A 65-year-old male presented with worsening swelling and pain on the left ankle following trauma 6 weeks ago. He reported no weight loss, fever or any altered neurological symptoms. White blood cell count was 7.6 x 109/L, C-reactive P was 8.1 mg/L, and urate 384 mcmol/L.
X- ray of left ankle showed a lytic lesion centred at the left medial malleolus exhibiting geographic and moth-eaten ill-defined pattern osteolysis with associated with soft tissue component showing no calcifications. (Figure a).

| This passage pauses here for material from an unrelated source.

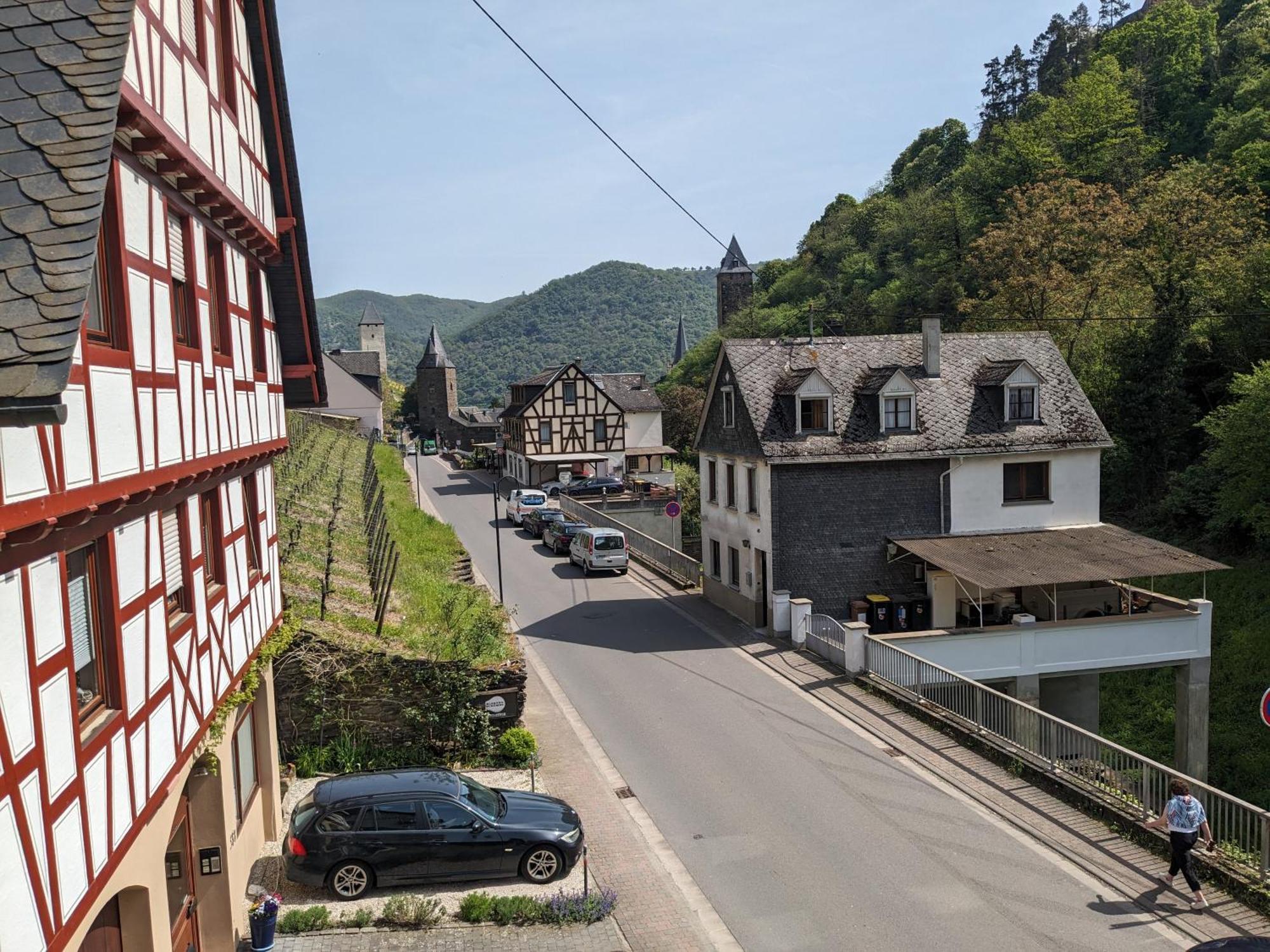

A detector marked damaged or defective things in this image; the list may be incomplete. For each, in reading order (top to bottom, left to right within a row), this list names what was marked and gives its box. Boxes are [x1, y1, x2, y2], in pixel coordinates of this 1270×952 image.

Subsequent MRI of left lower limb showed a large homogenously enhancing mass measuring approximately 47X62X55mm, with marked destruction of the medial malleolus (Figure b) extending into the medial gutter of the tibiotalar joint (Figure c). Further, similarly enhancing soft tissue lesions were seen within the soleus muscle belly and in the peroneal muscles at the proximal to mid fibula level. These lesions exhibit similar imaging pattern. No cortical destruction was seen of the shafts of the tibia or fibula. (Figure d) but non-specific marrow oedema with an increase in the signal at the mid-lower fibular diaphysis was observed likely to be reactive. (Figure e)
Subsequent Ultrasound-guided fine-needle biopsy from the lesion based at the medial malleolus at tertiary centre revealed a high-graded spindle sarcoma (grade 3) favouring a Malignant Peripheral Nerve Sheath Tumour.
Soft tissue tumours bone metastasis is usually observed as lytic lesion in more than 80 % of cases Soft tissue tumours such as angiosarcoma, dedifferentiated liposarcoma and alveolar soft part sarcoma depicts similar kind of lytic bone invasion.
A sarcoma is deemed a malignant peripheral sheath tumour (MPNST)when it originates from a pre-existing benign nerve sheath tumour and demonstrates Schwann cell differentiation in histopathological tests, stemming from the peripheral nerve . MPNST rarely occur denovo and usually (more than half) arise in patients with predisposing conditions like Neurofibromatosis type 1 (NF1), caused by germline loss of function (LOF) of one copy of the tumour suppressor gene NF1. On rare occasions it cal also occur sporadically or after radiation exposure but the overall incidence of this is lower as compared to association with Neurofibromatosis type 1. 
MPNST are histologically easily recognized as malignant tumours and has wide-ranging differentials from other spindle-shaped malignancies such as synovial sarcoma, fibrosarcoma, leiomyosarcoma, metastatic melanoma, and certain benign and reactive spindle cell lesions such as solitary fibrous tumour and nodular fasciitis. There are many variants of the MPNST including epithelioid, divergent and perineural. . MPNST grade three spindle cell sarcoma tend to grow and spread quickly if they are near lymph nodes . In situations where the sarcoma is yet to spread to the lymph nodes, the risk of spreading it to other distant sites is exceptionally high . Spindle cell sarcomas also tend to grow back in the same area after being removed; it is necessary to handle them appropriately and deal with them efficiently 
Therefore, the most applicable treatment is surgical excision of the sarcoma including lymph nodes However, before the surgery, neoadjuvant chemotherapy is usually administered for eight weeks . The purpose of neoadjuvant chemotherapy is to shrink the principal tumour and kill any other cancer cells that may have spread to other body parts. Following the successful removal of the spindle cell sarcoma through surgery, samples are usually sent for histopathology and microscopy to determine whether sarcoma has been excised completely. Additionally, microscopic examination assists in determining the quantity of the tumour that has been killed during neoadjuvant chemotherapy . The patient then undergoes adjuvant chemotherapy for a period of 16 to 24 weeks. Adjuvant chemotherapy lowers the risk of the sarcoma re-occurring, ensuring the patient is safe from future incidences of sarcoma. Follow-up care is critical following the completion of the adjuvant chemotherapy session. The patient must attend frequent outpatient check-ups for clinical health assessments to detect any late effects of the cancer treatment performed .
The above patient was referred to the sarcoma unit at a tertiary care centre where MDT discussion following biopsy advised further investigations and a contrast-enhanced CAP which later revealed bilateral renal masses and left lower lung mass with left hilar adenopathy, considering already aggressive metastasis with poor prognosis he was later followed up by MDT at tertiary centre for considering palliative management options and no more actions were taken regarding histopathology diagnosis for the chest or renal masses (as no change to the management decision expected). However, RCC as a secondary primary tumour was still considered as a differential for the renal masses.
In conclusion, it is important to realise that patients might not come with any obvious signs or symptoms apart from soft tissue swelling. Therefore, suspicious incidental findings of soft tissue swelling with lytic bone involvement picked up on radiographs should be followed through with appropriate further imaging like MRI.
Furthermore, biopsy to determine or confirm diagnosis histopathologically and referral to a specialised MDT is warranted in all such cases.